Selected excerpt:

The first step in this simplified explanation is to realize that if there magically appeared a hole just beneath the apple tree, extending all the way through the Earth, the apple would fall through the Earth to the other side and then return to the branch from which it fell. This would be a one-dimensional orbit, as shown in Fig. 13.3.

Fig. 13.3

If it didn’t hit a hard surface, the apple would travel through the Earth and back

The question now becomes why would the apple go through this degenerate orbit, rather than simply sit on the tree? Figure 13.4 depicts the two ways the apple could travel, one of them hypothetical. In each case the apple moves from the first event (when it is on the tree and starts to fall) to the second event, in which it is again on the tree. If a uniform density is assumed, the time to reach the Earth’s center is about 42 min; more realistic models compute values about 10% less (Klotz 2015).

Fig. 13.4

The two possible paths an apple can take between two events at which it is at the tree. The horizontal line at 1.0 Earth radius is the (hypothetical) path in which it remains stationary. The second path takes the apple through a hole in the Earth and back, generating the sinusoid in the figure

We now make the assumption that minimizing the action (proper time) over each segment of the apple’s path through its fall (a local effect) is equivalent to minimizing the action over the entire path (a global effect); in complex gravitational fields, this would not necessarily be the case. As the distance separation between the start and end points of the two possible paths is zero, the relative change in proper time is not obscured by the issue of defining simultaneity. Therefore, the reason the apple chooses to fall is because it will have aged less with respect to a hypothetical apple that stayed fixed to the tree (and not in free fall). The reason it would have aged less is gravitational time dilation – clocks in a gravitational field go slower. Large slowdowns involving black holes are the substance of movies; in our case the average frequency dilation is of order 10⁻⁹. We therefore find that the apple is willing to transverse four Earth radii (2.4 × 10⁴ km) so that after its return about 10⁴ s later, its proper time will age less by about 10⁻⁵ s.

USNO Tests of Einstein’s Equivalence Principle (EEP)

Supplied material:
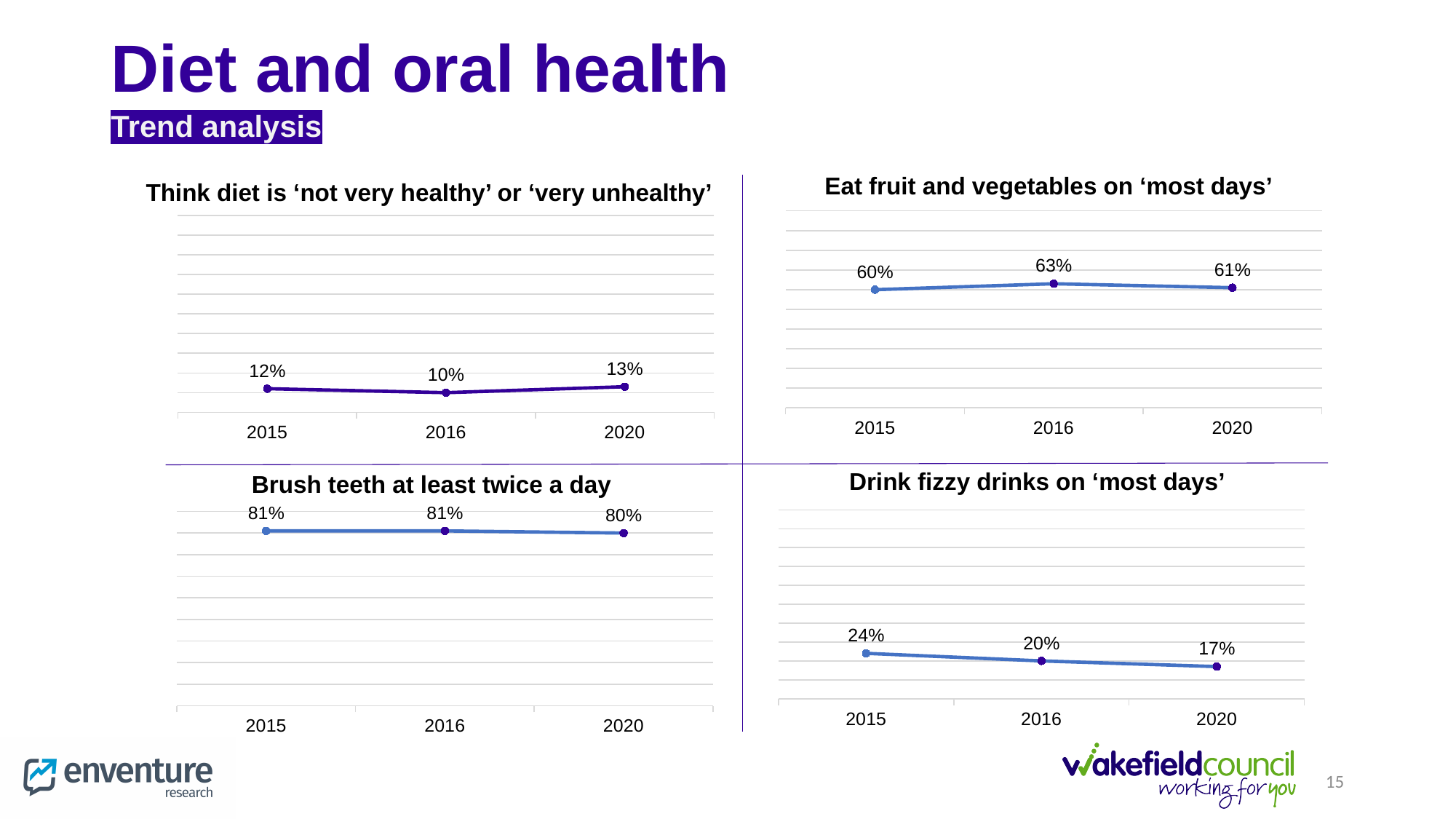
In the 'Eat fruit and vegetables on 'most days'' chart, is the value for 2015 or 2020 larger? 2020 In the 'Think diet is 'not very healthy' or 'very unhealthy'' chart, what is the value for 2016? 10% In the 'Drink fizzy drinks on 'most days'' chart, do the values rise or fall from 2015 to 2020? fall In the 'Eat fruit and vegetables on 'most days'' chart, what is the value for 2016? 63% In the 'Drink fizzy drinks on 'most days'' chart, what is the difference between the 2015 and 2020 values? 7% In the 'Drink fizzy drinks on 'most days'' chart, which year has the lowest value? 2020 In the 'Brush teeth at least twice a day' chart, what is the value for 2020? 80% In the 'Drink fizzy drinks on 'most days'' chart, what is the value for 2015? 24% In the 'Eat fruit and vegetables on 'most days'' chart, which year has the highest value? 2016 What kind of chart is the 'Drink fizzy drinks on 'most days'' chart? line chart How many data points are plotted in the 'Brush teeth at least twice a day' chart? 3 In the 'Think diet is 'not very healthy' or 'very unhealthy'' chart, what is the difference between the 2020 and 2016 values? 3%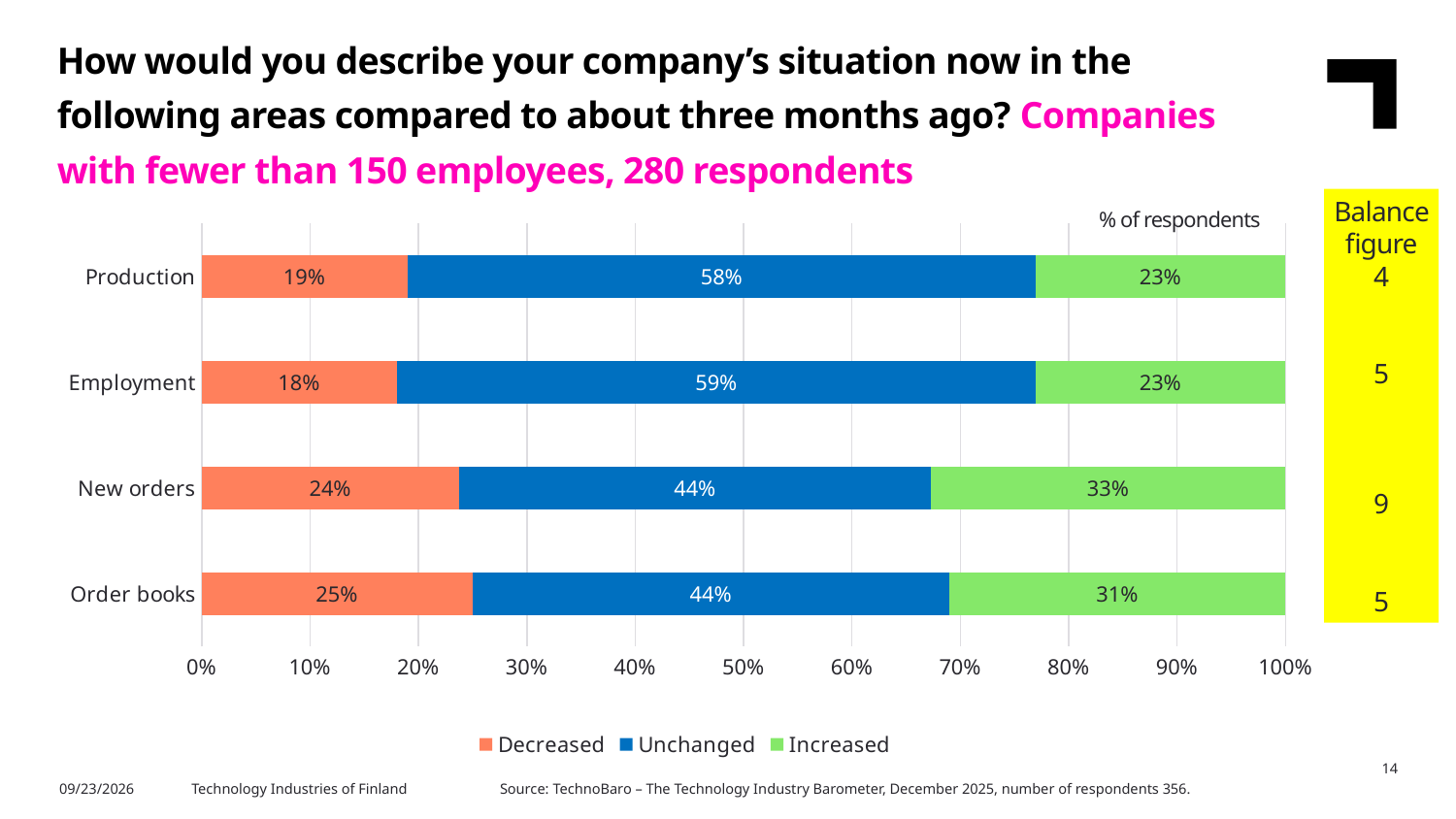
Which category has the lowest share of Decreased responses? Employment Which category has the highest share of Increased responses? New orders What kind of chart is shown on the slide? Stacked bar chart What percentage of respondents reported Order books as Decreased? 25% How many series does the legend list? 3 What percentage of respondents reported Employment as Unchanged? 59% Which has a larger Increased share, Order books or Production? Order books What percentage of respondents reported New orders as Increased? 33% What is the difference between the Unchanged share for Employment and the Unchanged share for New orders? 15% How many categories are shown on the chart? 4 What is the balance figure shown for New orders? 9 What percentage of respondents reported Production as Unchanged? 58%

Instructions to follow:
Copy the text above on the falling apple word for word, from "The question now" to "less (Klotz 2015).".

Answer:
The question now becomes why would the apple go through this degenerate orbit, rather than simply sit on the tree? Figure 13.4 depicts the two ways the apple could travel, one of them hypothetical. In each case the apple moves from the first event (when it is on the tree and starts to fall) to the second event, in which it is again on the tree. If a uniform density is assumed, the time to reach the Earth’s center is about 42 min; more realistic models compute values about 10% less (Klotz 2015).